Health and Healthcare

Why the FDA Extended Review Date on Key Melanoma Drug Opdivo

Bristol-Myers Squibb Co. (NYSE: BMY) was recently featured by 24/7 Wall St. on the calendar of five key upcoming FDA events to watch in the bio-health sector. Now there is a problem with that time frame for Bristol-Myers Squibb.

The company issued a press release after the close on Wednesday that the FDA has now extended the action date for the supplemental biologics license application for Opdivo in the war against advanced melanoma. While this may not ultimately prove to be bad in the long term, the reality is that this is one of the big drug candidates that was looking for an expanded use.
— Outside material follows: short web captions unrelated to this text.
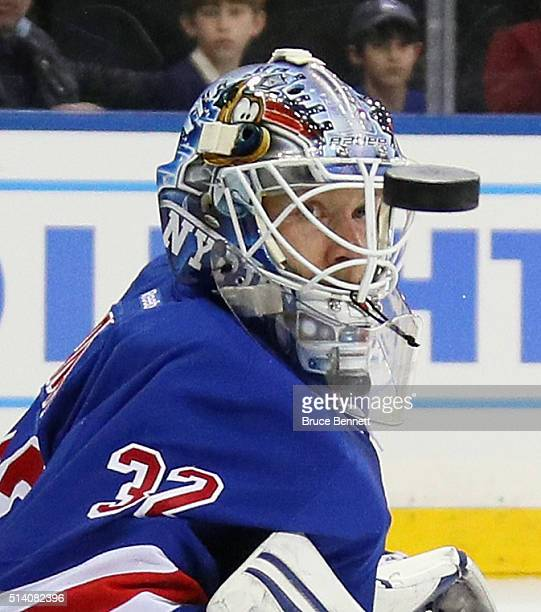 Antti Raanta of the New York Rangers watches a first period shot sail past him against the New York Islanders at Madison Square Garden on March 6...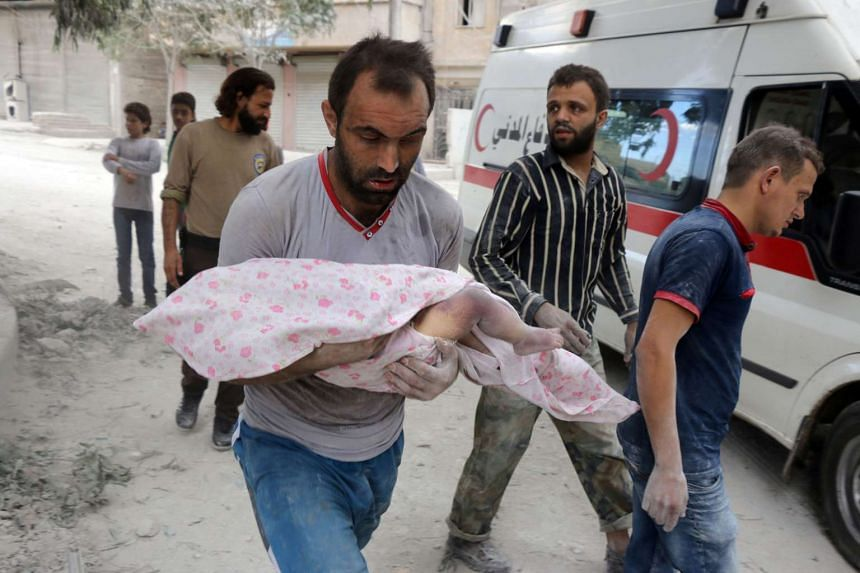 A Syrian man carries the body of an infant retrieved from under the rubble of a building following a reported airstrike on Sept 23, 2016, on Aleppo.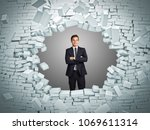 smiling businessman and brick... | Shutterstock . vector #1069611314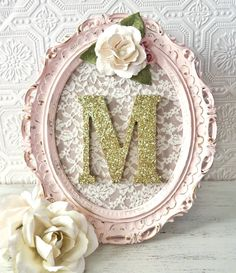 Girl Baby Shower Decorations Girl Shabby Chic Framed Letters Baby Girl Gift  Please allow up to 3 weeks production time  Oval Ornate picture frame painted Antique Pink and distressed for that shabby chic look Gold undertones measures 8x10 inches (inside) *Wooden letters Measure 5 inches tall and come in a block style font Letters are painted in metallic paint and covered in sparkly silver or gold glitter Handcrafted fabric flowers in cream & mauve Cream colored lace fabric background Wall…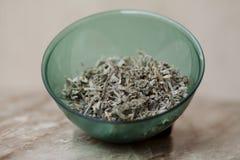 Sage tea plastic bowl. On table Stock Images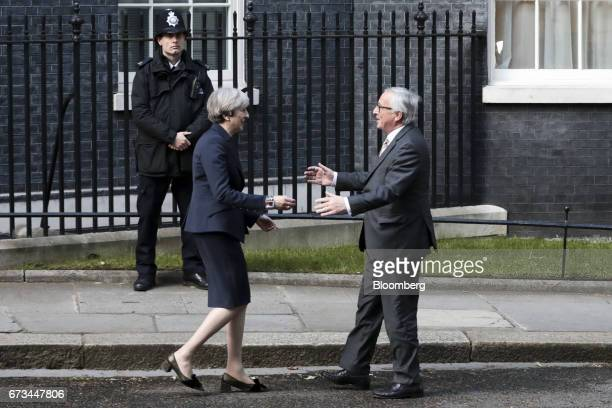 Theresa May UK prime minister left greets JeanClaude Juncker president of the European Commission outside number 10 Downing Street in London UK on...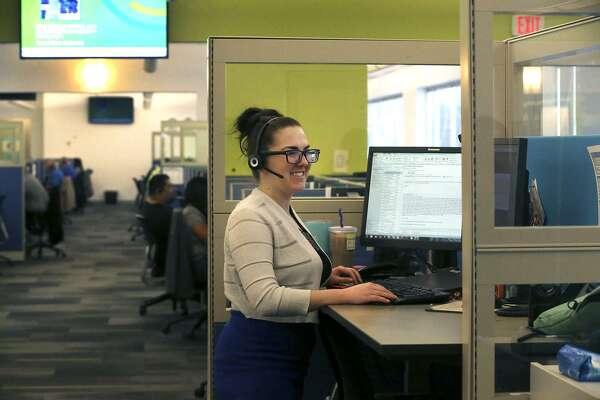 Lauren Gutierrez works at a height-adjustable desk  at the San Antonio Marriott Engagement Center. It's one of six companies to be named among San Antonio's Top Workplaces for all nine years of the award.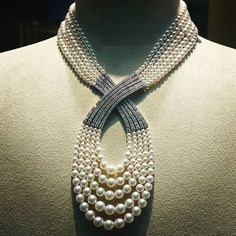 Pure luxury: a couture inspired necklace of mezmerising beauty featuring five strands of pearls delicately forming the symbol of infinity, ingeniously connected by five rows entirely studded with diamonds from the both sides. Signature style by @official_mikimoto Original photo by @couturenotebook #mikimoto #pearls #statementnecklace #signaturestyle #hautejoaillerie #savoirfaire #oneofakind #daringbeauty #timeless #realmofjewellery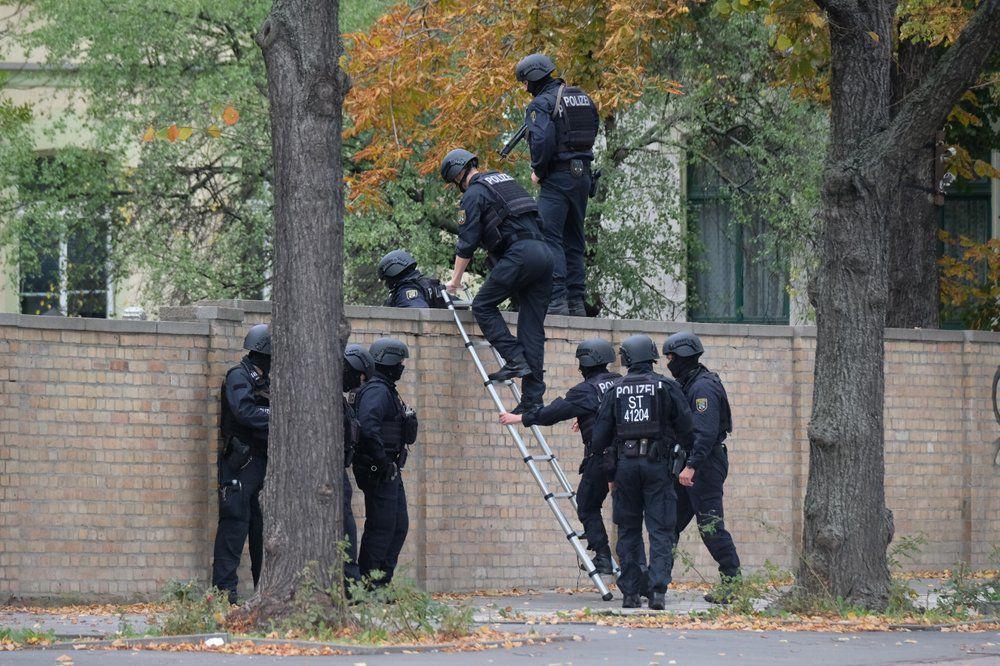 Halle Germany Shooting - police climb wall - 10-9-19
Bristol-Myers Squibb said that it has taken the opportunity to submit additional data from the Opdivo clinical trial program — to ensure the broadest data set, irrespective of BRAF status, was available for review.
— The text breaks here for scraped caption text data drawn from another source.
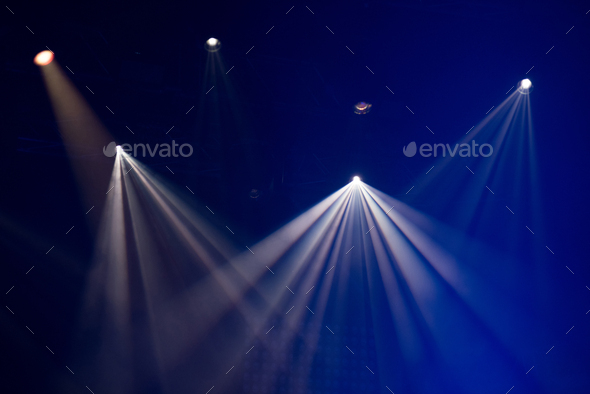 Blue stage lights glowing in the dark. Live music festival concept background - Stock Photo - Images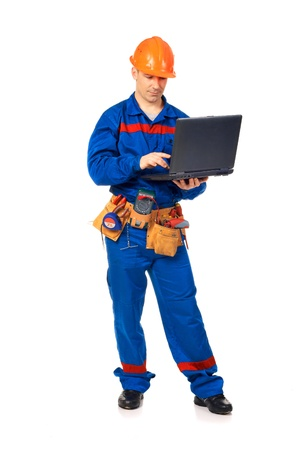 Workek man with laptop in workwear against white photo
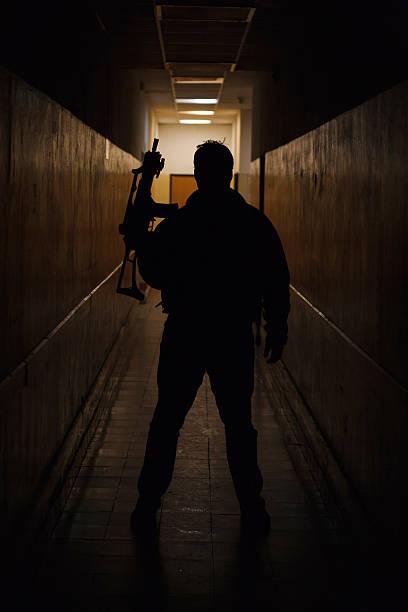 Anti terrorist dressed in camouflage, standing with gun, studio shot Anti terrorist standing with a gun in the dark corridor antiterrorist stock pictures, royalty-free photos & images
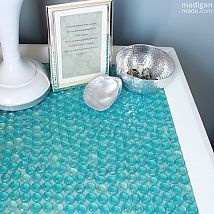 Glass Gem Tiled Table..So cute and easy..I see designs, all kinds of really sweet stuff, all with a little paint, glue,and dollar store gems..See the complete how to over at http://www.madiganmade.com or hometalk..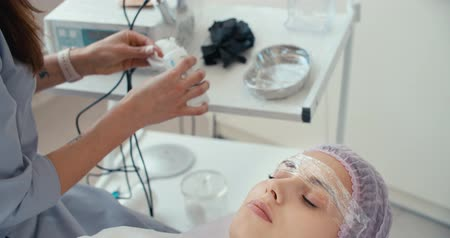 düzeltme : Microblading eyebrows work flow in a beauty salon. Cosmetician soaking alcohol sterile napkins. Semi-permanent makeup for eyebrows. 4K slow motion raw video footage 60 fps Stok Video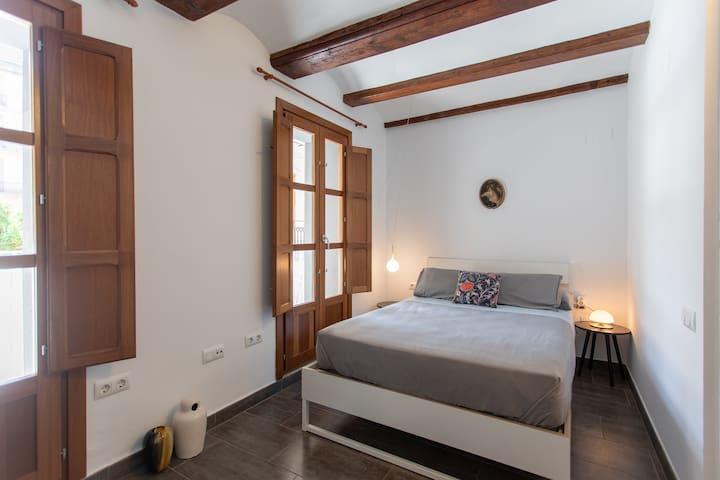 Habitación matrimonial con una cama doble + una cama individual. Dos balcones con mesa y sillas +  vistas al otro lado del casco histórico.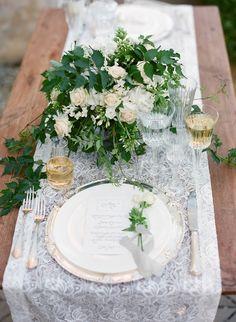 lace table runner - photo by Stefanie Kapra Photography http://ruffledblog.com/elegant-wedding-inspiration-in-tuscany #weddingideas #tablescape #tablerunner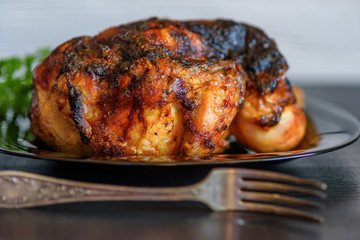 baked chicken on a dark wooden background.
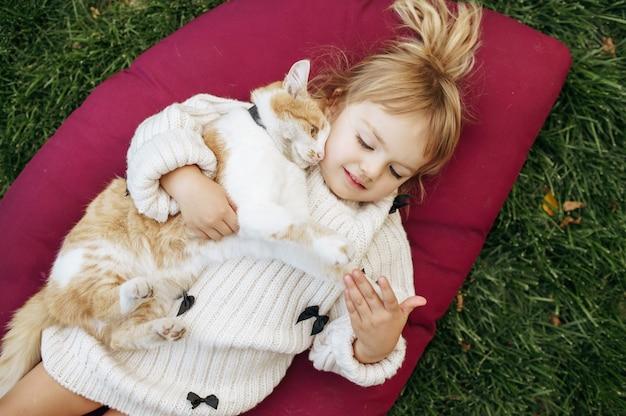 Criança com gato deitado sobre um cobertor no jardim, cuidando dos animais. criança com gatinho posa no quintal. infância feliz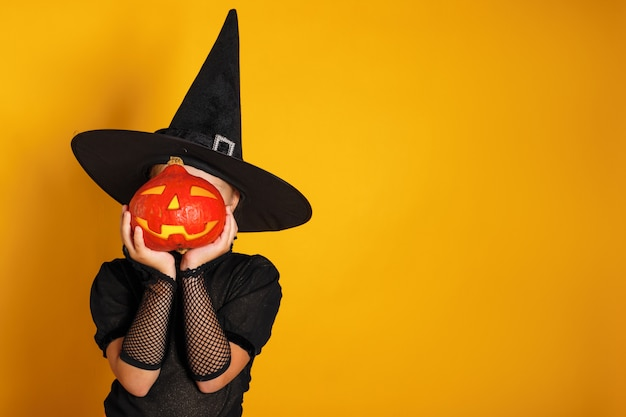 Little girl dressed in a witch costume holds a pumpkin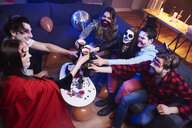 Friends toasting at Halloween party - ABIF00484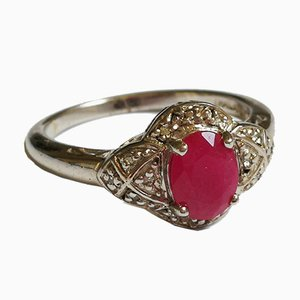 Ring with Oval Ruby ​​in a Circle of Diamonds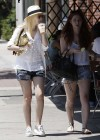 Dakota Fanning shows her Legs in denim shorts in Los Angeles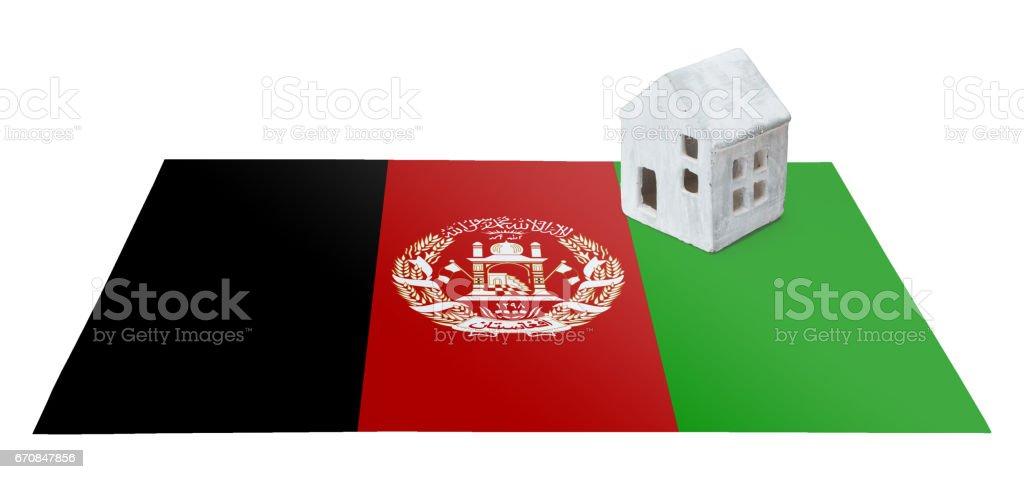Small house on a flag - Afghanistan stock photo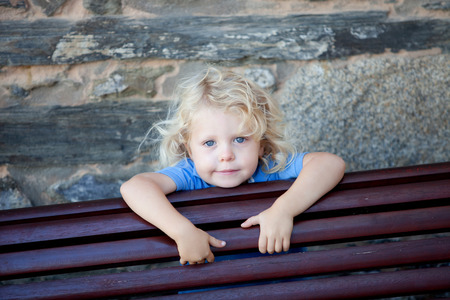 curly hair child: Little child three year old with blond curly hair hidden behind a wooden bench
The company said that this submission constitutes a major amendment that will require additional time for review and the new FDA action date is November 27, 2015. To put this in context, analysts expect annual Opdivo sales to peak at or above $5 billion per year if it can reach expanded approvals. Bristol-Myers Squibb said:

The sBLA was accepted by the FDA for filing and received priority review designation on April 29, 2015, and included data from the Phase 3 CheckMate -066 trial which evaluated Opdivo in treatment naïve patients with BRAF wild-type advanced melanoma as compared to dacarbazine chemotherapy (DTIC). The company will continue to work closely with the agency to support the review of this sBLA for Opdivo.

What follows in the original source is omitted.